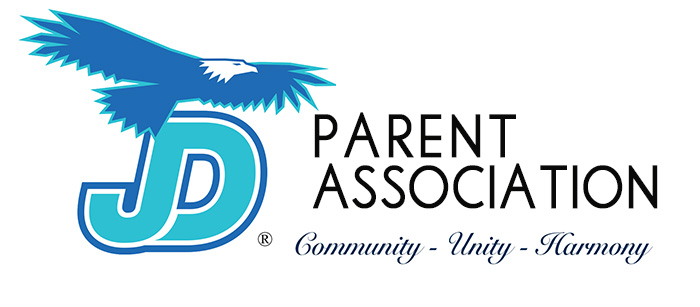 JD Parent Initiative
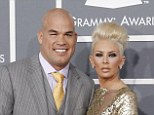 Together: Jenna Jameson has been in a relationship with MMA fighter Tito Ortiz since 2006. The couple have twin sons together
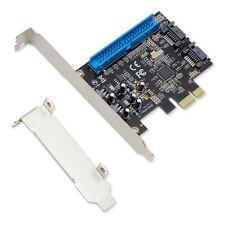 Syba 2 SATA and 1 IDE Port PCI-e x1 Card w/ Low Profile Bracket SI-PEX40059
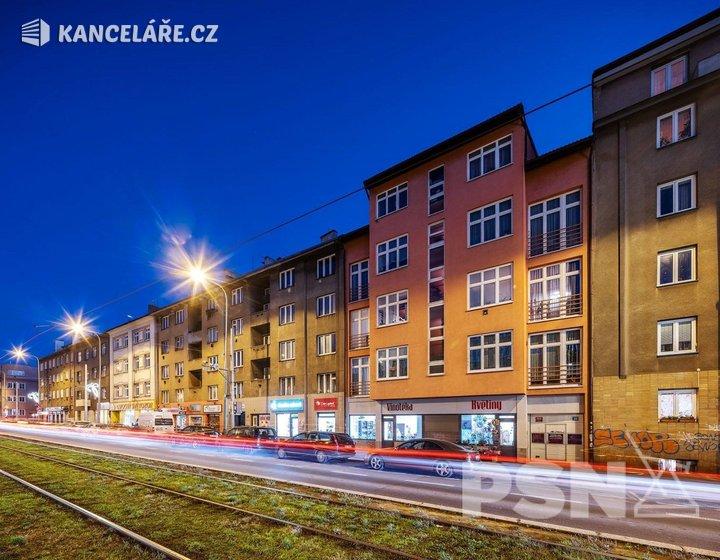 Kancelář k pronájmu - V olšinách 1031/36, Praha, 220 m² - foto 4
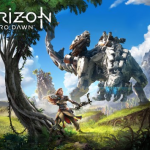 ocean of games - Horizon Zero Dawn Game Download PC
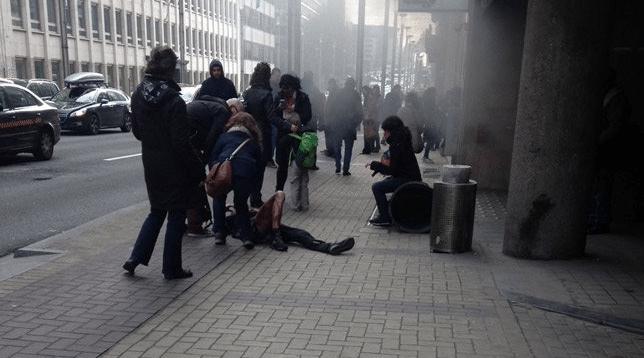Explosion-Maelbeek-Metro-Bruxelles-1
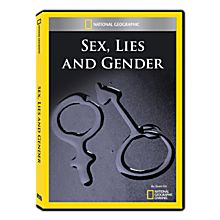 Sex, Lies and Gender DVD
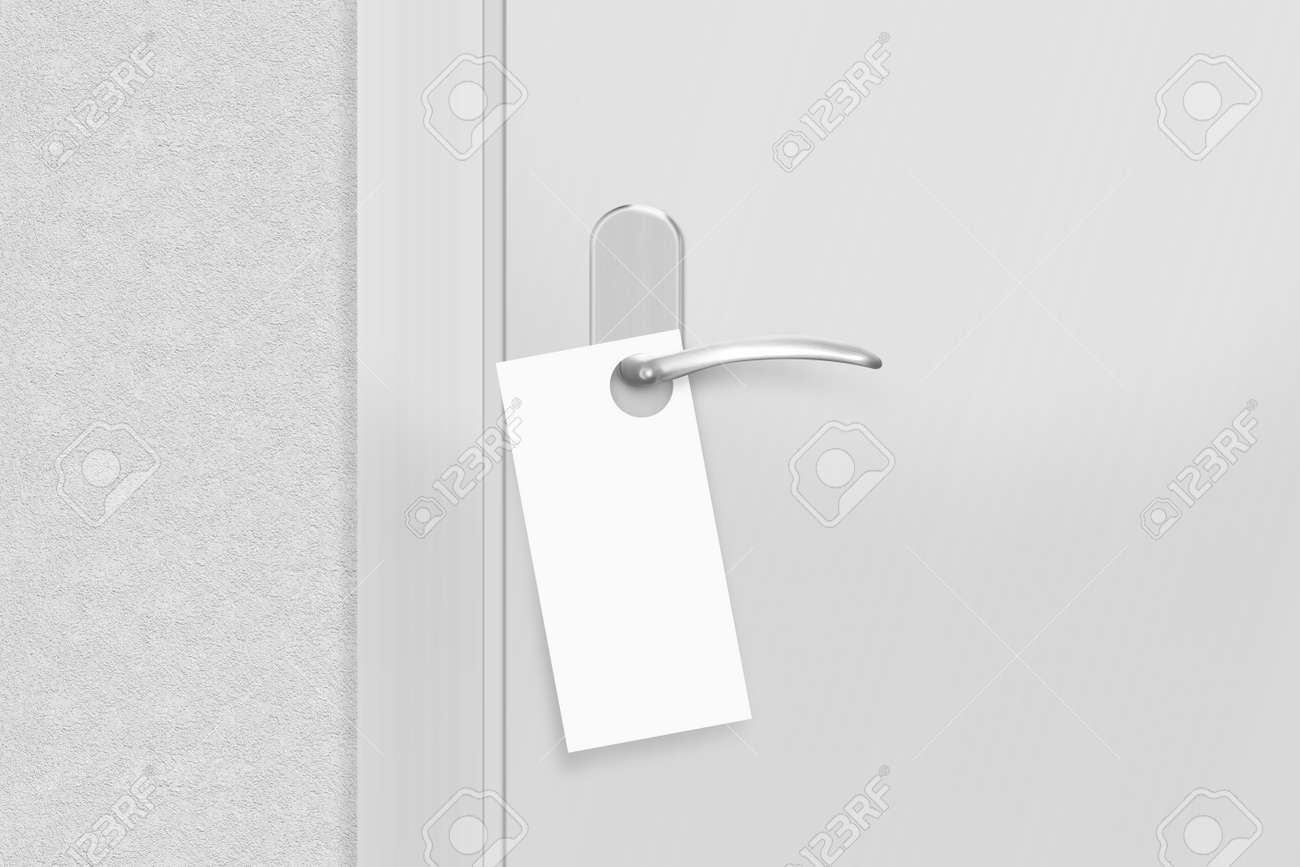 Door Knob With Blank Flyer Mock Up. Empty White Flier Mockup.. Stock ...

DIRECTIONS: Omit the pictures and return exactly the lines from the line containing "Syba 2 SATA" through the final line of the material above, both ends included.

ANSWER BELOW:
 Syba 2 SATA and 1 IDE Port PCI-e x1 Card w/ Low Profile Bracket SI-PEX40059
 Kancelář k pronájmu - V olšinách 1031/36, Praha, 220 m² - foto 4
 ocean of games - Horizon Zero Dawn Game Download PC
Explosion-Maelbeek-Metro-Bruxelles-1
 Sex, Lies and Gender DVD
 Door Knob With Blank Flyer Mock Up. Empty White Flier Mockup.. Stock ...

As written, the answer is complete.